Se trata sin duda de una de las edificaciones civiles más antiguas de la ciudad de Segovia y no han sido pocos los que han mostrado un vivo interés por ella. Hablamos del Convento de Santo Domingo el Real, situado en pleno casco histórico frente a la iglesia románica de la Trinidad.

El edificio pertenece a la orden fundada por Santo Domingo de Guzmán. Este famoso religioso a su paso por Segovia solía orar en una gruta cerca del río Eresma donde posteriormente se erigiría el convento de Santa Cruz (al que ya dedicamos otro post anteriormente). En lo tocante a la rama femenina de la orden, que nos ocupa, parece que su implantación en la ciudad de Segovia fue temprana a tenor de sucesivos privilegios otorgados por varios reyes que se van renovando y que se remontarían originalmente al siglo XIV según el profesor Antonio Ruiz Hernando.

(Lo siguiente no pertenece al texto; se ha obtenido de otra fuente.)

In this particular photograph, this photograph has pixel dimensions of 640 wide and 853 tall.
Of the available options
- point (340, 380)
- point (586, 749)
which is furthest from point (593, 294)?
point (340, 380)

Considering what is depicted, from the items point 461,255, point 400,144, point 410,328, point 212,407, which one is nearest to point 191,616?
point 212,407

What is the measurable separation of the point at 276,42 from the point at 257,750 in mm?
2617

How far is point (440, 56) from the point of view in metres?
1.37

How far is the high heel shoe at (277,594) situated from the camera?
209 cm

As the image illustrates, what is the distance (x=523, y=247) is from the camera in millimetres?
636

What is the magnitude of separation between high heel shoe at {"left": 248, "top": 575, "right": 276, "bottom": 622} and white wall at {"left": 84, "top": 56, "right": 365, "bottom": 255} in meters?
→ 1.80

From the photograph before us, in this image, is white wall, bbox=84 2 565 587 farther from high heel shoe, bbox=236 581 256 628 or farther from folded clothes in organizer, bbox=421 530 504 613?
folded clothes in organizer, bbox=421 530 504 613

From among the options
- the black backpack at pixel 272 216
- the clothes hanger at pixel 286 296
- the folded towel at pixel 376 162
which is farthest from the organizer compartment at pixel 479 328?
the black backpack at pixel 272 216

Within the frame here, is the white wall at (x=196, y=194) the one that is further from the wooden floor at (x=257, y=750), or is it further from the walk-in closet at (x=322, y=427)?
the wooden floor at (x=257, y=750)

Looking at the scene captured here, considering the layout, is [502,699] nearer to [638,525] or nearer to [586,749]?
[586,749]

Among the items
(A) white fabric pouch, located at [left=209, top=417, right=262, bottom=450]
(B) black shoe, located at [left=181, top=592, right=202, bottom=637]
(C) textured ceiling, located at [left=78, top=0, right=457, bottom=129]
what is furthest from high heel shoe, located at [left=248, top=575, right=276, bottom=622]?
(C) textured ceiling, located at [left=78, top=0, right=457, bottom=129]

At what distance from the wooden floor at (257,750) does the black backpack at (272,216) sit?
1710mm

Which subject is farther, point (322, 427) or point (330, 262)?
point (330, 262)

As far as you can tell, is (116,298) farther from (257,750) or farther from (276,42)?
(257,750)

Al parecer esta construcción, era, en el momento de su adquisición por parte de las dominicas a principios del siglo XVI, propiedad de Juan Arias de la Hoz. Desde el principio la propiedad, fundamentalmente la Torre de Hércules y su palacio anejo, se quedó pequeña y se hizo necesario adquirir también varios edificios contiguos. Su construcción es fundamentalmente de mampostería con altos muros de unos 8 metros con algunas curiosas saeteras que dan fe de su antigua función como casa-fuerte en la ciudad. La entrada a la iglesia está compuesta de sillares de piedra caliza y aún hoy se puede apreciar el arranque de un antiguo arco románico fagocitado por una construcción posterior.

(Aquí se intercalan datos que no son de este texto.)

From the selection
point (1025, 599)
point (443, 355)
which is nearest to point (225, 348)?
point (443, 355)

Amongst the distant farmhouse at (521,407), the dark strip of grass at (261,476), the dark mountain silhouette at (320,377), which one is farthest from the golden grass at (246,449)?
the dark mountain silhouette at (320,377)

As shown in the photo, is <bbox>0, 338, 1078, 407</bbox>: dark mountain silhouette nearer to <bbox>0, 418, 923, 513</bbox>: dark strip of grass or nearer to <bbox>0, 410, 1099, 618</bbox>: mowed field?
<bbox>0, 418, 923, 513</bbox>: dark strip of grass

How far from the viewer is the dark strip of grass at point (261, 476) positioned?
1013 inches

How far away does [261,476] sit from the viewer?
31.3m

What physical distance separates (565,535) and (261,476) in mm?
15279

Otra edificación destacada del conjunto que compone el convento es la Torre de Hércules, con la particularidad de albergar una extraña escultura que describiese en su día el cronista segoviano Diego de Colmenares (siglo XVII) seguramente basándose en la descripción que de ella le debió hacer alguna de las monjas. La escultura muestra a un puerco o jabalí y a lomos de éste una figura humana que se ha relacionado desde siempre con Hércules egipcio, según la leyenda fundador de la ciudad de Segovia, leyenda que se dio por buena durante varios siglos incluso por parte de afamados cronistas como el propio Colmenares.

Por último cabe mencionar las pinturas en la segunda planta del palacio, que guardan gran similitud con las que se pueden admirar en la Sala de Ajimeces en el Alcázar, realizadas en estuco crudo y ocre, obra de artesanos mudéjares en torno a los siglos XII – XIII en estilo románico-mudéjar, que constituyen un auténtico tesoro artístico.